** Opening PROVIDED TEXT block **

# Collapsed trachea?



## glorybeecosta (Nov 11, 2014)

Bella has done this for about 4 years, Vet said it could be an enlarged heart. She does it when she gets up in the morning and plays and right when she goes to bed. She actually gags at the end.

However Cayenne started it a week after I got her, to the Vets, he said it was the dust in the air, so filters are changed every 2 weeks and she is find.


----------



## nifty (Aug 2, 2013)

Michelle, I see you are in Illinois. I was speaking to a busy dog walker yesterday and she told me that there has been an outbreak of kennel cough in our area (Chicagoloand). I wonder if it is possible that Atticus has picked up kennel cough?

Oh oops! I did not see the last part there where you said he is vaccinated for kennel cough. Sorry.


----------



## nifty (Aug 2, 2013)

Hmmm...reading a bit about the kennel cough - it sounds like it is caused by a range of factors and not all of them would be repelled by the vaccine (no vaccine is 100% effective as we know, though obviously helpful!).

It really sounds to me like Atticus may have a strain of kennel cough and if so, he is likely to recover on his own within a couple of weeks. Especially because he is healthy and well-cared for. I would check with the vet tomorrow so you can find out if your concerns about his trachea need to be addressed or if, in fact, he has a case of kennel cough and will need some TLC and monitoring. 

I'm keeping my fingers crossed for you that you don't have to deal with a serious trachea issue!

** Closing PROVIDED TEXT block **
** Opening GIVEN DATA block **

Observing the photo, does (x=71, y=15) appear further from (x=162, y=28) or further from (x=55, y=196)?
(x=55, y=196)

** Closing GIVEN DATA block **

--- WORK INSTRUCTION ---
Please return the part of the collapsed trachea thread that begins at the words "## glorybeecosta (Nov" and stops after "at the end.", copied word for word.

--- RESPONSE AREA ---
## glorybeecosta (Nov 11, 2014)

Bella has done this for about 4 years, Vet said it could be an enlarged heart. She does it when she gets up in the morning and plays and right when she goes to bed. She actually gags at the end.